Privacy Policy

This Privacy Policy describes how PokeScreener ("PokeScreener", "we", "us", or "our") collects, uses, shares, and protects personal data when you use the PokeScreener website (pokescreener.com) and the PokeScreener Card Scanner mobile application (together, the "Service"). This policy is written to comply with the EU General Data Protection Regulation (GDPR) and the Dutch implementing act (UAVG).

1. Who We Are (Data Controller)

The data controller for personal data processed through the Service is:

• Mertcan Dundar Esmergul, operating as PokeScreener
• Amsterdam, the Netherlands
• Contact: contact@pokescreener.com

2. Data We Collect

2.1 Account data

When you sign up or sign in, we receive the following from our identity provider (Auth0) depending on which sign-in method you choose:

• Email address
• Name and profile picture (if provided by your Google, Apple, or other social login)
• A unique user identifier (Auth0 "sub" ID)
• Authentication timestamps and tokens

If you use Sign in with Apple with email relay enabled, Apple provides us with a private relay email address instead of your real email. Email forwarding is managed by Apple.

2.2 Card scans and images

When you use the card scanner, frames captured by your device camera are transmitted to our backend servers for card recognition. These images are processed to identify the card and are not retained for longer than necessary to complete the recognition and log associated events. Images are linked to your account via your authentication token.

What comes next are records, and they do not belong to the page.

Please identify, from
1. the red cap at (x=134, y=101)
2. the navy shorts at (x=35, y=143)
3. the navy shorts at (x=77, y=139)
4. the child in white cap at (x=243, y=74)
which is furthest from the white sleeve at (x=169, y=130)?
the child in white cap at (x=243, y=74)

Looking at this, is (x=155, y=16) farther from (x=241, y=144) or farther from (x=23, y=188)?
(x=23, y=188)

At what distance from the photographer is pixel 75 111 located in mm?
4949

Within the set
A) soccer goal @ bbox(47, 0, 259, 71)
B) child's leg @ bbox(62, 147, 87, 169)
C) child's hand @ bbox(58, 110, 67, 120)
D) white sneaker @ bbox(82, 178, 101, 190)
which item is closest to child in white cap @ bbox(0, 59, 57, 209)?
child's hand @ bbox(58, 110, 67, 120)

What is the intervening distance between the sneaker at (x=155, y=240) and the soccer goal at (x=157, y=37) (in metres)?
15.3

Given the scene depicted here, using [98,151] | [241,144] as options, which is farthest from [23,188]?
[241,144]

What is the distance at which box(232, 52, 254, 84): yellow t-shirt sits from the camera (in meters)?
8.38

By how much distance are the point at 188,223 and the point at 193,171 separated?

2.3 Collection and portfolio data

Cards you add to collections, collection metadata, purchase prices and conditions you enter, and aggregated portfolio value history are stored on our servers so you can access them across devices.

2.4 Subscription and payment data

If you subscribe to PokeScreener Pro:

• Web (Stripe): Stripe processes your payment and provides us with your subscription status, plan, renewal date, customer ID, and country. We do not receive or store your full card number.
• iOS (Apple In-App Purchase): Apple processes the payment. We receive a signed transaction receipt from StoreKit containing the product ID, transaction ID, subscription status, and an anonymous app account token used to link the purchase to your account. We do not receive your Apple ID or payment details.

2.5 Usage and device data

We collect the following through our product analytics provider (PostHog) and, on the website, through Google Analytics and Amplitude:

• Pages viewed, screens opened, features used, buttons tapped
• Card searches, scan events, collection edits, paywall views
• Device model, operating system version, app version, language, country (inferred from IP)
• An anonymous device/session identifier assigned by the analytics SDK
• Approximate IP address (truncated where possible)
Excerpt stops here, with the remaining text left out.